Of all the lines below, return only those starting with the line holding "Buy French Connection" and going on through the line holding "Ecolodges établissement de nuit - Sapo Sapo", exactly as written.

:: Exercise inputs

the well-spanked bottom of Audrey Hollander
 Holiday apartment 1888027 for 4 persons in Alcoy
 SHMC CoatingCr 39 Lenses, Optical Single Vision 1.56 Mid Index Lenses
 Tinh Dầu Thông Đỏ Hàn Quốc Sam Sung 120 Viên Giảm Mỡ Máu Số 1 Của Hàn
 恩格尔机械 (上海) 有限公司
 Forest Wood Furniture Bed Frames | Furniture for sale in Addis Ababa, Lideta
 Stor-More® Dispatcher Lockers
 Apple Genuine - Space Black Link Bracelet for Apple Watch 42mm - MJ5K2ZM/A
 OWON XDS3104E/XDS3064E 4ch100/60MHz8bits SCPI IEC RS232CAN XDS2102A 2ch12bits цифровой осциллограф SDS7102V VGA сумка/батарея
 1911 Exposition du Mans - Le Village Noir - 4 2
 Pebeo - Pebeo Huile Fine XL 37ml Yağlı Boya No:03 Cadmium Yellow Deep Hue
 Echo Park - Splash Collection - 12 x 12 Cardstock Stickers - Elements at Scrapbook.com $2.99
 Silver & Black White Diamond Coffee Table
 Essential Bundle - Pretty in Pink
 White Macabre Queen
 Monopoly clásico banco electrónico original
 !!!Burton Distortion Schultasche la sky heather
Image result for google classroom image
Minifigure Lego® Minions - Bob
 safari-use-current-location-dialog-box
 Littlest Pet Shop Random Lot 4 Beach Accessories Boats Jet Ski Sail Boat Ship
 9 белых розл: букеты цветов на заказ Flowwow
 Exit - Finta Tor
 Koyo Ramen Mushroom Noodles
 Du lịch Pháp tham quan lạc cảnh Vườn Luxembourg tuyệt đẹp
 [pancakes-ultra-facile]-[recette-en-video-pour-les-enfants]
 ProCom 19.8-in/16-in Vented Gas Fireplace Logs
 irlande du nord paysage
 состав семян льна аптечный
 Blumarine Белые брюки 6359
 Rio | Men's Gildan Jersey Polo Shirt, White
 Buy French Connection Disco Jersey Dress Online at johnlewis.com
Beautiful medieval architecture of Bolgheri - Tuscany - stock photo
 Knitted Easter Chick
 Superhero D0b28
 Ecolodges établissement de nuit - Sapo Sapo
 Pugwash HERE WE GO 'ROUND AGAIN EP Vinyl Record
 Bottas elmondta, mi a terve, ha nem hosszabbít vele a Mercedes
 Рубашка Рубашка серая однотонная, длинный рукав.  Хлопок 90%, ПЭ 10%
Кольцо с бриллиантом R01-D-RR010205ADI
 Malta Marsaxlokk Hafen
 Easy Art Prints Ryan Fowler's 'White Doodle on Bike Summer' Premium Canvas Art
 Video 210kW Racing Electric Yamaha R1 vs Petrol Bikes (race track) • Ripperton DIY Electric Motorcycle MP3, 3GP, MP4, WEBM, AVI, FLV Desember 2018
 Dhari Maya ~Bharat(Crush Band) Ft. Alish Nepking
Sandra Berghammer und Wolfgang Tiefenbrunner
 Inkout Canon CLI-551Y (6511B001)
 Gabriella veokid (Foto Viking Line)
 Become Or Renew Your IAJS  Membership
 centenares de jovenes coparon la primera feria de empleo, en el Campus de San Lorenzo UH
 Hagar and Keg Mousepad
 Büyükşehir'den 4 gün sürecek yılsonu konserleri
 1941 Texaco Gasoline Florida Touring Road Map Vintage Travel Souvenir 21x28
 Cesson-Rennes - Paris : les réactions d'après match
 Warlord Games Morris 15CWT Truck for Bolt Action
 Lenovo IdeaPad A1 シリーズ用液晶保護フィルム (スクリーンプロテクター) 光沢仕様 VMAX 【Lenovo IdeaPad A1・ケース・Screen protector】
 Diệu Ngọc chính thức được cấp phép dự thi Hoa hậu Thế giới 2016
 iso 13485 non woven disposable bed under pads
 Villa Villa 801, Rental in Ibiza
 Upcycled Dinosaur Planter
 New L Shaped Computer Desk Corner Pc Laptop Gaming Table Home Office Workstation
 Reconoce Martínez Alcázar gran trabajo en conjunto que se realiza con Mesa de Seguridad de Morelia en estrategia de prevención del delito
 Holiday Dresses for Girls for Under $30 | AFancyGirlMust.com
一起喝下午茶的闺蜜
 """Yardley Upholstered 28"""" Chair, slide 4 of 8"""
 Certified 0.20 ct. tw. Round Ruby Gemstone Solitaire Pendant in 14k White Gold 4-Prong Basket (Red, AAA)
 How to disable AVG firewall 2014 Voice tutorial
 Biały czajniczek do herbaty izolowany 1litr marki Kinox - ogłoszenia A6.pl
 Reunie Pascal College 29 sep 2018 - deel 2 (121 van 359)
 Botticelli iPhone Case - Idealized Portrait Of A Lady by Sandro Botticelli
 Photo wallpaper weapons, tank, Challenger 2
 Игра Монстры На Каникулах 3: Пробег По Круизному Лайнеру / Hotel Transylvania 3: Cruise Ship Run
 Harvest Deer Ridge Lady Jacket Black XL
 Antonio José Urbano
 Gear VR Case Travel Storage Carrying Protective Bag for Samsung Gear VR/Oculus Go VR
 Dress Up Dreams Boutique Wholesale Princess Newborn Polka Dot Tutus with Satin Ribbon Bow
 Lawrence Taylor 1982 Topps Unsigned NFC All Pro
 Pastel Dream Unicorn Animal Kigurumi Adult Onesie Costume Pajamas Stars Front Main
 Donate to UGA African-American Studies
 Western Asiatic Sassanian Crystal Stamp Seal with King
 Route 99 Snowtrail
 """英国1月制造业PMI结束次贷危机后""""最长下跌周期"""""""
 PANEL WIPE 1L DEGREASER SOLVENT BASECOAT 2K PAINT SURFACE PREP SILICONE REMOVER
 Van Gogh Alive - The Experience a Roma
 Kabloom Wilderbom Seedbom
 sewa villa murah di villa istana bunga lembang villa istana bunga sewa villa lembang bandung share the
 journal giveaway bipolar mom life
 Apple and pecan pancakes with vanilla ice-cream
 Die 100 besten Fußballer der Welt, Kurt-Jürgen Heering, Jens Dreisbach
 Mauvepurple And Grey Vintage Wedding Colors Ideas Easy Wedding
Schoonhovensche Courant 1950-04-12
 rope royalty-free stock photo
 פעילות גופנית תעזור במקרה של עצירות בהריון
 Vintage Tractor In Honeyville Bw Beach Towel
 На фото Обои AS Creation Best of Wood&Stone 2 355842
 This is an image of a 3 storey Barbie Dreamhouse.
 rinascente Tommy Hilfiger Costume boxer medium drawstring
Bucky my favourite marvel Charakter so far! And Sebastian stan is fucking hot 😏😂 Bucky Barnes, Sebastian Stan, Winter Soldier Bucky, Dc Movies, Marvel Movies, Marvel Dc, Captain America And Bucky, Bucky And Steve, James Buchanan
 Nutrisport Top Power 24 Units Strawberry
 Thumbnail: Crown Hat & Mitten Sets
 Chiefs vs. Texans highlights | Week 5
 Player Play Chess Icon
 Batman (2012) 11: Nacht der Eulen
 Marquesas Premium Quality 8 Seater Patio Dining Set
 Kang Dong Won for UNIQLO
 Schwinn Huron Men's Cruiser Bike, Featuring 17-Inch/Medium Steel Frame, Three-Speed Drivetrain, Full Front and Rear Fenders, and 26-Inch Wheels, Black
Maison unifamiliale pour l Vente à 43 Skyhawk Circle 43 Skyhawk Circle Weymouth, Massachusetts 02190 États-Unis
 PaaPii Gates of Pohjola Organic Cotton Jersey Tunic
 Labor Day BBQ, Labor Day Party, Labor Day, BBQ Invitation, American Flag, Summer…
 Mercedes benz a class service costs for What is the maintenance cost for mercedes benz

::::

## Response to this task
 Buy French Connection Disco Jersey Dress Online at johnlewis.com
Beautiful medieval architecture of Bolgheri - Tuscany - stock photo
 Knitted Easter Chick
 Superhero D0b28
 Ecolodges établissement de nuit - Sapo Sapo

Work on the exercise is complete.